Uma menina de 9 anos, alérgica ao seu uniforme, começou a usar o macacão de panda que sua mãe lhe deu

Uma menina de 9 anos foi forçada a usar um macacão na escola após descobrir que era alérgica ao seu uniforme. Lily Mason, de Nottingham na Inglaterra, sofre de SAMC – síndrome de ativação de mastócitos — uma doença imunológica rara que causa uma hipersensibilidade ao sistema imunológico.

Em outubro, a aluna teve uma reação alérgica ao seu uniforme, que a deixou com feridas por todo o corpo. Sua mãe, Joy Mason, de 33 anos, optou então por mandar sua filha para a escola vestida com um macacão peludo de panda, pois essa é a única roupa que não irrita a pele da filha, quando ela se inflama.

A alergia de Lily pode ser gerada por qualquer coisa. De acordo com o Instituto Nacional da Saúde, a SAMC acontece quando as “células liberam mediadores químicos de maneira errada, resultando em graves sintomas crônicos envolvendo a pele, o trato gastrointestinal, o coração e os sistemas respiratórios e neurológicos.” Irritações podem causar sintomas tão benignos quanto a fadiga e a coceira, ou tão graves, quanto a anafilaxia, uma reação que pode gerar risco de vida, onde a pessoa tem dificuldade de respirar.

“Certos tecidos podem afetar a pele dela, mas como a sua condição muda com frequência, é impossível saber quais”, contou sua mãe ao Mirror UK. “Um dia pode estar tudo bem, mas no outro não. Sua pele estava muito dolorida. Temos almofadas especiais para ela se sentar e a medicação pode reduzir a alergia.

“Ela não teve que usar isso por muito tempo, pois seus sintomas haviam mudado. Um dia ela pode ser alérgica e no outro ela pode ser alérgica a outra coisa.”

A estudante britânica sofre de SAMC – síndrome de ativação de mastócitos – que causa uma hipersensibilidade ao sistema imunológico. (Foto: Caters)

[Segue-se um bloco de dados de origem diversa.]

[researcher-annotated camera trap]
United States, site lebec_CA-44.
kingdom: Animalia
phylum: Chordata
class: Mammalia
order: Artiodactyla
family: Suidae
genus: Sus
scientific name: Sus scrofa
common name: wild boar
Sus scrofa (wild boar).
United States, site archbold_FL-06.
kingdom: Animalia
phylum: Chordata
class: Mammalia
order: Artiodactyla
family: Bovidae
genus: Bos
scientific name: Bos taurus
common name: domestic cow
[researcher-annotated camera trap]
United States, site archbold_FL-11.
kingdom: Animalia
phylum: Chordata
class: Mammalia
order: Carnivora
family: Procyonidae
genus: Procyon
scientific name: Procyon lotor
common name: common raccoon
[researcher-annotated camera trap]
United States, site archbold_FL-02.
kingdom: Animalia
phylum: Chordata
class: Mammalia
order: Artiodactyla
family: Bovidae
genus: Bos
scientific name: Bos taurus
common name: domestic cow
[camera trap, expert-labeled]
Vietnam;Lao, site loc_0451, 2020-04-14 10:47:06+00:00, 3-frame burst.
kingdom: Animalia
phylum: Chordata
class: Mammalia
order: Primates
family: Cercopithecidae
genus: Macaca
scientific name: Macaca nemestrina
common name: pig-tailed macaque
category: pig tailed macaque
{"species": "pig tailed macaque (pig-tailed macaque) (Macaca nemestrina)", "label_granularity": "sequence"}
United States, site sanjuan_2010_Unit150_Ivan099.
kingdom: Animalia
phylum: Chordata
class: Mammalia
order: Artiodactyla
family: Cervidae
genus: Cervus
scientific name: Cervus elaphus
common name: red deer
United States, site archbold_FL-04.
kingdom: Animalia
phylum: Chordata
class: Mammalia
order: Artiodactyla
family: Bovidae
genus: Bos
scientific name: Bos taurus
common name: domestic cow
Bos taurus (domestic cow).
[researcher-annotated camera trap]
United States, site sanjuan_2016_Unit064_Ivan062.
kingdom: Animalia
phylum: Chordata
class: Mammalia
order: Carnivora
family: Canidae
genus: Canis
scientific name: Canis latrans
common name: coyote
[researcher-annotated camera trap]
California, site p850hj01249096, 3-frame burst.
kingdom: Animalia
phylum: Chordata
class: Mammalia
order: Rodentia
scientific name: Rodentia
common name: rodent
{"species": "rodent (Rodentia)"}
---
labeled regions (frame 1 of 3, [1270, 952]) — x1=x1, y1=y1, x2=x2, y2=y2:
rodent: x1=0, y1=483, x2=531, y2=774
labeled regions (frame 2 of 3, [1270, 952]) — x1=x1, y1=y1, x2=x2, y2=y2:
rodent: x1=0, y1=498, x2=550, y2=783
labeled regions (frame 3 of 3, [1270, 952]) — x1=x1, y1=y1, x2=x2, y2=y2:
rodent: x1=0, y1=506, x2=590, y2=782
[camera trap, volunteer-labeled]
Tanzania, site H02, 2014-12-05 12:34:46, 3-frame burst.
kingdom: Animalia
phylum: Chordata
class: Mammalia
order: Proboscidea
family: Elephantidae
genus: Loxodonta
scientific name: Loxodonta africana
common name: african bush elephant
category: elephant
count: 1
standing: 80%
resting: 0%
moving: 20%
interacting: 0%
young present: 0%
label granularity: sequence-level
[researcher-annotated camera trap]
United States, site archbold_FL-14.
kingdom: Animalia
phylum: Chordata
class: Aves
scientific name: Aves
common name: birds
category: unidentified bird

Lily foi diagnosticada com SAMC no último ano, depois de anos de sintomas diferentes e erros de diagnóstico. “Seu sistema imunológico está sobrecarregado. A doença só foi reconhecida no ano passado, mas tudo parece funcionar como um gatilho”, disse a mãe. “Da comida ao cheiro, Lily vive quase que em uma bolha.”

“Quando ela foi diagnosticada, o médico não sabia o que era. É uma mudança total de como eu achava que a minha família seria”, acrescentou a mãe. “Nossa vida é garantir que a vida da Lily seja a melhor possível. No entanto, é tão fácil a Lily passar mal, que se torna difícil dizer o que é pior. Algumas vezes ela me implora para fazer a dor parar. Não podemos saber como isso vai melhorar.”

A doença é genética e embora o seu irmão mais velho, Harry, de 7 anos, ainda não ter desenvolvido os sintomas, existe uma chance de 76% de que ele também tenha SAMC por ser um parente de primeiro grau. “É uma doença que pode aparecer em qualquer ponto da vida de uma pessoa”, disse a mãe. “Nós ainda estamos descobrindo quais são os gatilhos da Lily e sabemos que ela tem potencial para ser alérgica a qualquer coisa.”

Lily consegue comer apenas nove tipos de alimentos e ao tomar medicamentos que só funcionam parcialmente, muitas vezes ela é isolada do mundo exterior. Ela ainda é um enigma. “Como é difícil diagnosticar, é impossível dizer quantas pessoas têm a doença”, diz Mason. “Nunca será totalmente administrável, mas ela evita esses gatilhos quando pode. E se isso significa que ela tem que ir à escola usando um macacão, vai ser assim.”